– Se llama usted don Josep Maria de Sucre y vive en la calle San Salvador -respondí automáticamente.
Asintió pensativo, parecía bastante satisfecho con los datos. Sin embargo, antes de admitir completamente su identidad, volvió a recelar:
– ¿Y qué os parece, es posible, es verosímil que haya nacido en Cataluña y que sea artista pintor, poco o más bien nada cotizado, viejo amigo de Dalí, y que no tenga un duro…? -susurró mirándonos con una luz burlona en los ojos.
– Sí, señor. Eso dicen.
– En fin, qué le vamos a hacer -suspiró, y con la mano afectuosa despeinó mi cabeza y la de Finito Chacón-. Sois unos chicos muy atentos y respetuosos con este ganso explorador… Gracias.

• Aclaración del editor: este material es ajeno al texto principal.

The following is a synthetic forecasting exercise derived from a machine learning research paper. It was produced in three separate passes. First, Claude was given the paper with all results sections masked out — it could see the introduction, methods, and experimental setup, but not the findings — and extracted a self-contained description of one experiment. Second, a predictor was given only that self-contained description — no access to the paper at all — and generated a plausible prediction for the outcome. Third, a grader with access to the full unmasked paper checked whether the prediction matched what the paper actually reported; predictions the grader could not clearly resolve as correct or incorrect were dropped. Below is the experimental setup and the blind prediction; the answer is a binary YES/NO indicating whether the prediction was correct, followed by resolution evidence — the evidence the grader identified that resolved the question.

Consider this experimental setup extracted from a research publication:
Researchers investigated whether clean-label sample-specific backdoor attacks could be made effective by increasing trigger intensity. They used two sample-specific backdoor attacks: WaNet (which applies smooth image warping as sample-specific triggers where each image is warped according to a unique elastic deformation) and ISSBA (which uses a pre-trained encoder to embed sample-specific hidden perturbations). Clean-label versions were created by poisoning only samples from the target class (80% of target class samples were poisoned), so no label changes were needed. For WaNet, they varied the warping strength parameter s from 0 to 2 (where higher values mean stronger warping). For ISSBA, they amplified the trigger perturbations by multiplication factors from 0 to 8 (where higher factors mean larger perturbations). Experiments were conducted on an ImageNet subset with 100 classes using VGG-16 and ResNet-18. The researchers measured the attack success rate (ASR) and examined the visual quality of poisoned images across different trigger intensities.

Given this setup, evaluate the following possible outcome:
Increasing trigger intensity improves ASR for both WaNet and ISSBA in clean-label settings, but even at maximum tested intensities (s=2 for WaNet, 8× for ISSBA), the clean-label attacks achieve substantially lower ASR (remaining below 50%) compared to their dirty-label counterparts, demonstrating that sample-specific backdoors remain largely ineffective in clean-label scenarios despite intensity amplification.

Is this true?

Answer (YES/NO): NO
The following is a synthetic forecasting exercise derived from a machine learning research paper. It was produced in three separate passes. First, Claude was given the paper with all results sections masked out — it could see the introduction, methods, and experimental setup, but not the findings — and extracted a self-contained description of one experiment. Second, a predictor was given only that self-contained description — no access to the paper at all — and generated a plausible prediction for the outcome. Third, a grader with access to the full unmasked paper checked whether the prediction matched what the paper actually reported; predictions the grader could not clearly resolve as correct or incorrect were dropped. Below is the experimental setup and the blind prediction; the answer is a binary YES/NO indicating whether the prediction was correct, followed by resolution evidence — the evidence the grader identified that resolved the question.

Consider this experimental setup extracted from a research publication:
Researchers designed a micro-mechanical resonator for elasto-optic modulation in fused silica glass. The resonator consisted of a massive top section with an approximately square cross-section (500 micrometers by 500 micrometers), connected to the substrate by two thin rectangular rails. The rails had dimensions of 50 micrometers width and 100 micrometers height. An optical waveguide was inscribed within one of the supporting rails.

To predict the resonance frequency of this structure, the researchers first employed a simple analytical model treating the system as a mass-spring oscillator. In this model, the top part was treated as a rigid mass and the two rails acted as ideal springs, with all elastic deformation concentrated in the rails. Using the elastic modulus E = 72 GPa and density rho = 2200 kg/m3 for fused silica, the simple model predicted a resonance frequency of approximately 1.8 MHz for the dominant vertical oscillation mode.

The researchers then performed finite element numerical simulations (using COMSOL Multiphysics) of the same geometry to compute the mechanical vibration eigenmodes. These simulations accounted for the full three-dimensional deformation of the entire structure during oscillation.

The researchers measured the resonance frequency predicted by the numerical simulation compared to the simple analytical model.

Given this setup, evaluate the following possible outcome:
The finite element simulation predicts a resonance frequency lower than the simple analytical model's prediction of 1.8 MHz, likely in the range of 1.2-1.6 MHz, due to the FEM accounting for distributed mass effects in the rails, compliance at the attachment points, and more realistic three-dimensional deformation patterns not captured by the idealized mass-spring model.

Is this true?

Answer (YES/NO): NO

Para tranquilizarle del todo y no para pitorrearse de él, como habría pensado más de uno, Finito Chacón le proporcionó más datos:
– Y cada día suele usted venir a charlar un rato con los tranviarios en la parada, y luego compra el periódico en el quiosco y lo quema con una cerilla sentado en un banco, a veces en compañía del capitán. Y luego se viene al bar.
– Ya. Enterado. Y ahora, ¿podrías decirme a qué he venido, si me haces el favor?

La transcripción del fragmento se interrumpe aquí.